The House Committee refused to hand over authority to an external source, free of all suspicion of unfair partisan considerations, and also rejected an alternative proposal maintaining its authority but limiting its extent. This was not surprising: The members of the committee represent 120 persons of which a growing number neither comprehend the meaning of their post nor its status. In the best case, they are simply cut off from the spirit of the rules and regulations established by the fathers of Israel's parliamentary system.

The Law of Immunity for MKs was passed in 1951, when the political atmosphere was full of strong parliamentary and ideological rivalries, but also included a sense of common destiny and of partnership in a common way of life. In general, the MKs in the early Knesset were individuals whose lifestyle was relatively modest and who viewed their public role as service for the welfare of the whole. When it became known that one of them, Eliezer Livneh, built a villa for himself in Jerusalem, his party, Mapai, demanded that he give it up.

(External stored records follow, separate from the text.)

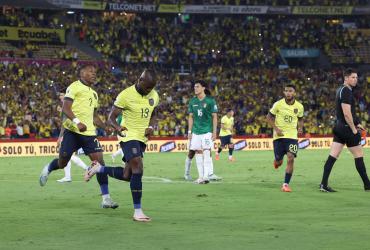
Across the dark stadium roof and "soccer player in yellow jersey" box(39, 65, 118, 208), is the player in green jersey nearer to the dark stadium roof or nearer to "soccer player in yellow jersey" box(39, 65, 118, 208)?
"soccer player in yellow jersey" box(39, 65, 118, 208)

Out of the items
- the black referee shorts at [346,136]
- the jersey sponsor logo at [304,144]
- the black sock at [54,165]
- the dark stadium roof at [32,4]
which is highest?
the dark stadium roof at [32,4]

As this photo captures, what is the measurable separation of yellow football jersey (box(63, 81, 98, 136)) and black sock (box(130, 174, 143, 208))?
2.38 meters

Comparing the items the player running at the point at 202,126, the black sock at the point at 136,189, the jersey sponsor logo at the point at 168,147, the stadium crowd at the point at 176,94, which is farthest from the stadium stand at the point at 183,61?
the black sock at the point at 136,189

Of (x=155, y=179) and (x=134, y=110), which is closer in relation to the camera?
(x=134, y=110)

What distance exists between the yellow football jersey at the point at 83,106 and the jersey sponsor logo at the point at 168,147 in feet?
87.1

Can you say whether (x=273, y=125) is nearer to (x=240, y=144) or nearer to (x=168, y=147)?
(x=168, y=147)

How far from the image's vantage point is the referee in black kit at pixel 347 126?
17219mm

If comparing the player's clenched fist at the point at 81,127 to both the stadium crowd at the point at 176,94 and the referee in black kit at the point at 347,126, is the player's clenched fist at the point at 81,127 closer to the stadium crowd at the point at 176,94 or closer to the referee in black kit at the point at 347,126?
the referee in black kit at the point at 347,126

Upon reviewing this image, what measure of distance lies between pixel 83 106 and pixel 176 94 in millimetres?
37222

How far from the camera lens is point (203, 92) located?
2033cm

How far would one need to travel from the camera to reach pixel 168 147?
41844mm

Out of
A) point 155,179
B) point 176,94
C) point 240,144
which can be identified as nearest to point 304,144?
point 240,144

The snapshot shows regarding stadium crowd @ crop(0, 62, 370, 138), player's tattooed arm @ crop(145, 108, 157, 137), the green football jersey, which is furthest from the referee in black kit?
stadium crowd @ crop(0, 62, 370, 138)

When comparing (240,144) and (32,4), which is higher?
(32,4)
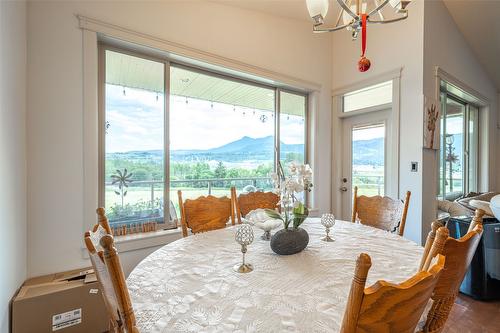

The Law of Immunity fit the period: It provided the MKs, among others, protection against legal proceedings not necessarily linked with their public role. The defense provided to the MKs was manifested in a special procedure authorizing the House Committee to decide whether to lift an MK's immunity in order to be prosecuted. The reason for this flack jacket, which does not exist in other parliaments, stemed from the possibility that the regime might turn against opposition MKs and set the police on them. A common example then was for a traffic policeman to stop opposition MKs on the road to Jerusalem and delay them - thus the MKs missed an important vote in the Knesset.

Over the years, the special immunity regime was amended (for example, MKs are not immune on traffic violations), but not adjusted according to our changed political culture and the quality of individuals elected to the Knesset.

When the House Committee reached its decision last Wednesday, the police was investigating five MKs, who are under caution, for alleged voting violations in the Knesset. This was weeks after it refused to lift the immunity of MK Naomi Blumenthal, against whom the attorney general recommended that charges be brought. The decision came a day before Gilad Sharon [the prime minister's son] exercised his right to silence while being questioned by police about allegations related to his father and several days before MK Omri Sharon [also son of the prime minister] is expected to be questioned on the same matter.

The innocence of the early `50s is long gone; today the Knesset operates as a closed guild, at best, whose purpose is to protect its members. It does not provide them with an umbrella against possible persecution from the regime as a result of political rivalry, but is used as a refuge against the arm of the law. The Knesset House Committee was presented with a proposal by the Nissim Committee, to grant power to an external public committee to rule on requests for removing the immunity of MKs. This proposal was rejected on the basis that any further deterioration in the standing of the house of representatives must be prevented.

The Knesset's need, in principle, to retain its authority, must not be belittled. However, it is doubtful whether the fanatic need to guarantee the MKs' immunity against criminal charges is justified. The Knesset will manage to rehabilitate its standing with appropriate behavior by its members, and not by forcefully imposing its will in an effort to discriminate in their favor and save them from being brought to trial.

The Knesset House Committee exposed its true motives when it rejected, against the wishes of Knesset Speaker Reuven Rivlin, the alternative, and more limited proposal. It sought to limit the committee's authority by allowing the Knesset plenum to vote on whether to reject the request of the attorney general to lift an MK's immunity. It was noted and remembered that the MKs of Labor (except Yitzhak Herzog), Shas, United Torah Judaism, Shinui, Hadash-Balad, the National Union, and some from the Likud, opted to leave the current situation unchanged, leaving themselves open to the charge of assisting in the corruption of public life and in undermining the rule of law.